Hidden Church (Turkish, Saklı Kilise) is a richly-painted, three-aisled church in Soğanlı Valley. The church rests in a cluster of fairy chimneys and is under another small church (Kubbeli Kilise 1). The painting style dates to around 1000 AD. Note that this is not the Hidden (Sakli) Church near El Nazar Church in Göreme.


Directions


Hidden Church (along with Kubbeli Kilise) is directly opposite Karabaş Church. To reach the church, park at Canavar Kilise (at the far end of the northern fork), cross the creek, and then walk 500 meters back downstream. The walking path is easily accessible and enjoyable.


Architecture


Hidden Church is a rare, three-aisled church. The earliest Christian churches were three-aisled basilicas whose central aisle rose above the side aisles. However, Saklı Church is not an early basilica church; rather, it is a later adaption with three small aisles of equal height.

Sakli Kilise (Soganli) nave

The main aisle is a meter wider than the side aisles. Two ornate pillars on each side divide the room. The carvers fluted the sides with horizontal lines, but painters later filled in these vertical grooves with plaster to flatten the surface and thereby enable the painting of standing saints. Between the pillars, thin arched passageways connect the spaces. A small bench lines the entire church. The middle aisle has two carved tombs and the remains of an ambon (central pulpit). The three apses have a stepped floor, low templon barrier, arched entrance, and attached altar.
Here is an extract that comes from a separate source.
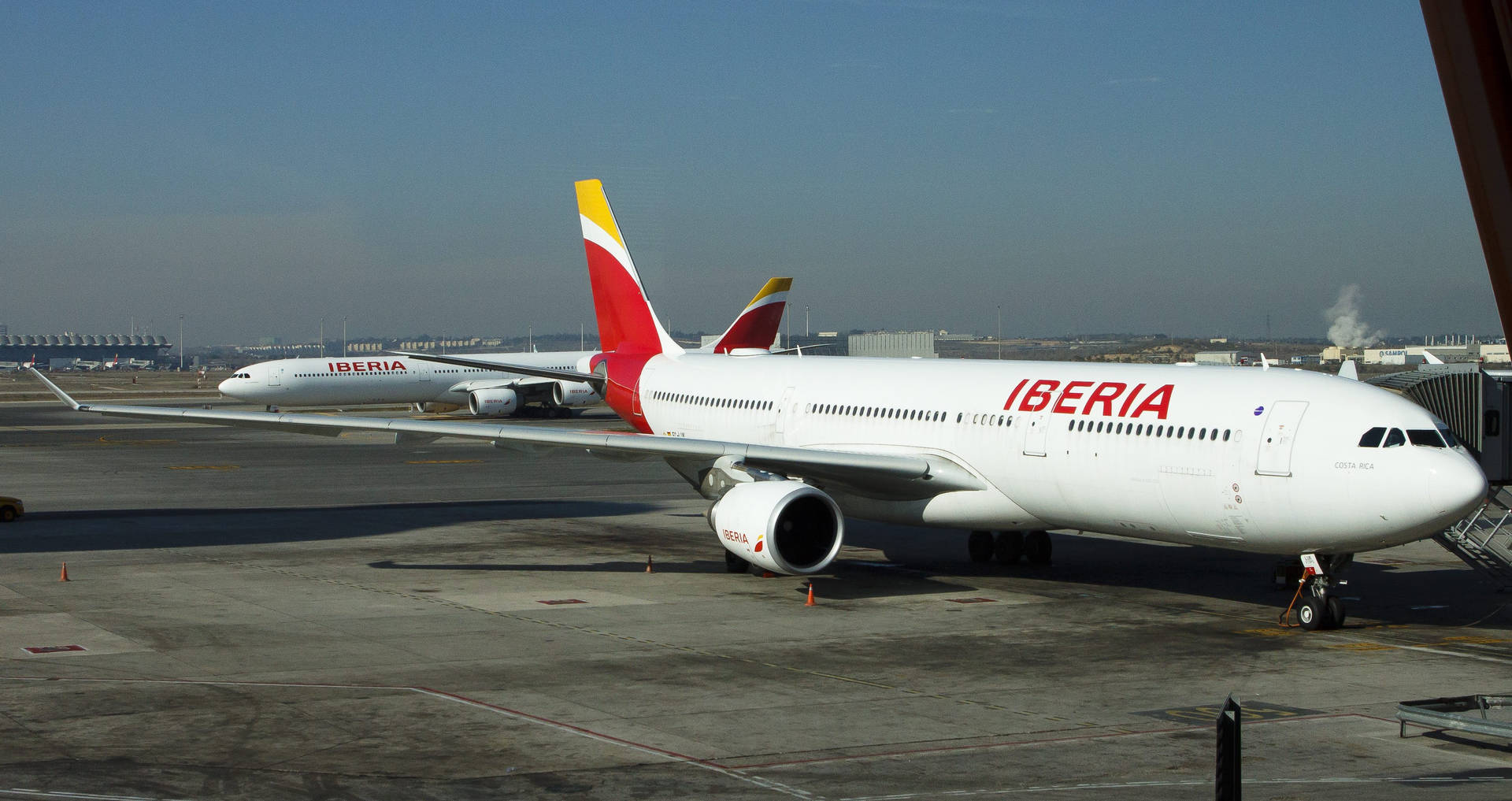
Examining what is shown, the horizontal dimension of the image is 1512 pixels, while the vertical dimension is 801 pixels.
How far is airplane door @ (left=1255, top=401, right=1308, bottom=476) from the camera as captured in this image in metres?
18.3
The original entrance was from the back of the church, through the narrow narthex. However, after a rock slide covered that entrance, another entrance was carved into the front left corner of the church.


Central Aisle


The painting narration in the middle recounted Jesus’ infancy in 10 scenes. These pictures were visible as recently as the 1980s, but now only three half-scenes remain. The Birth Narrative started on the right and has fully disappeared. The Nativity is on the back wall. The upper band on the left portrays the Magi (only two are visible) and the Flight to Egypt (Mary and Jesus sitting on a donkey). The lower band had the Massacre of the Innocents, the Pursuit of Elizabeth, the Killing of Zacharias, and the Presentation at the Temple.


Left (North) Aisle


The upper part of the arched ceiling has two parallel narratives. The upper right side recounts the ministry of John the Baptist—Calling, Standing with Jesus, Preaching, and Baptizing Jesus. Water damage has faded these pictures, except for Calling. The left and central vaults give a prominent place to John the Baptist.

The upper left of the ceiling is dedicated to Jesus’ early ministry. From the back left, the scenes are Cana Wedding, Water to Wine Miracle, Samaritan Women, and Jerusalem Entry.

Saklı Kilise (Soganli) north vault: Calling of John, Peter and Paul Arrested

The lower portion of the dome ceiling features the martyrdom of the apostles. The rare pictures are difficult to discern because of their poor quality, but the written descriptions identify each scene. The narration of Peter’s and Paul’s deaths in Rome around 64 AD starts at the lower front right side. Peter and Paul appear together in four scenes: on trial before Nero, going to prison, in prison, and healing the Emperor’s daughter. The final two scenes (now faded) on the back right side are the apostle Paul going to his execution and then his martyrdom. The narration continues on the opposite side with Peter’s and Andrew’s martyrdoms. (Each is two scenes: going to martyrdom and the actual martyrdom). The final image at the front left is the martyrdom of James.


The 40 Martyrs of Sebaste fill the lower sections, squeezed between the pillars and around the apse entrance. Ten are represented in small icons above the arched entrance into the left apse. The image in the apse is Deesis—Mary and John petitioning Jesus.


Conclusion


Hidden Church is a rare-three aisled cave church. The paintings have suffered severe deterioration over recent decades, but the remaining scenes and unique architecture make it a worthwhile destination.